(Records of labeled boxes)
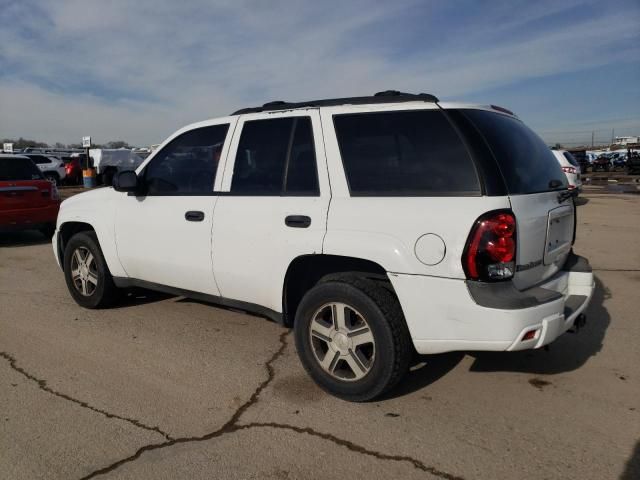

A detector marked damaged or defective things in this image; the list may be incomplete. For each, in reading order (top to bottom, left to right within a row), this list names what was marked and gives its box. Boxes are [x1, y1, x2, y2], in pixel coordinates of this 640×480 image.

pavement crack [0, 350, 172, 440]
pavement crack [75, 330, 292, 480]
pavement crack [238, 424, 462, 480]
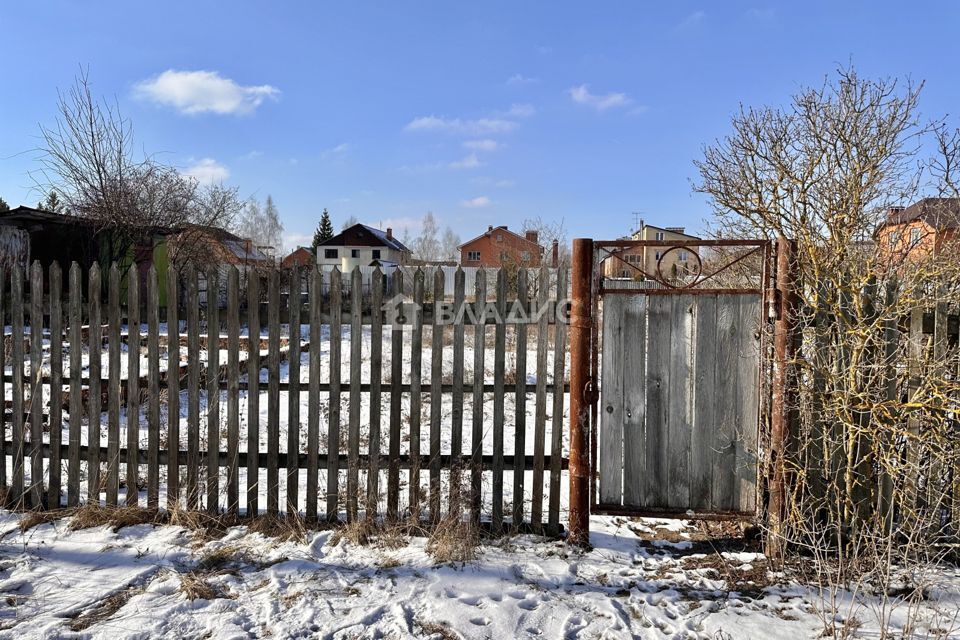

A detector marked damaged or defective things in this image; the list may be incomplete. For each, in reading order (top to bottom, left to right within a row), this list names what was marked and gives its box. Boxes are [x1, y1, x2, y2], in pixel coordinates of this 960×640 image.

rusty metal gate post [568, 239, 592, 544]
rusty metal gate post [764, 238, 796, 556]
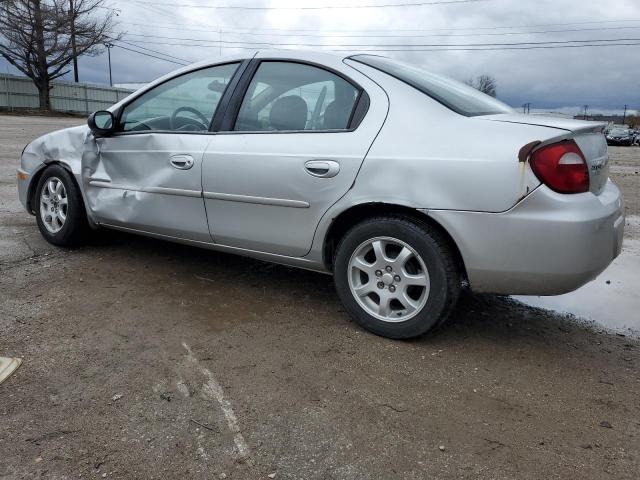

> [STATED TASK]:
Copy out every line of the items above word for word, leaving out the pictures.

> [SOLUTION TO THIS TASK]:
A detector marked damaged or defective things in this image; the list may be incomplete. For each, in reading order (top to bottom, left to right within a row), this list names what was marked and gives its box. Boxes are [x1, y1, x2, y2], in pixel coordinates of this 640×480 image.

pavement crack [0, 350, 172, 440]
pavement crack [75, 330, 292, 480]
pavement crack [238, 424, 462, 480]

A detector marked damaged or defective things in this image; the list may be incomplete. For each, in reading order (top to bottom, left to right within a row), this list names what was marked and gives its box. Boxes are [x1, y1, x2, y2], in pixel coordinates of this 960×640 image.

rusty metal gate post [568, 239, 592, 544]
rusty metal gate post [764, 238, 796, 556]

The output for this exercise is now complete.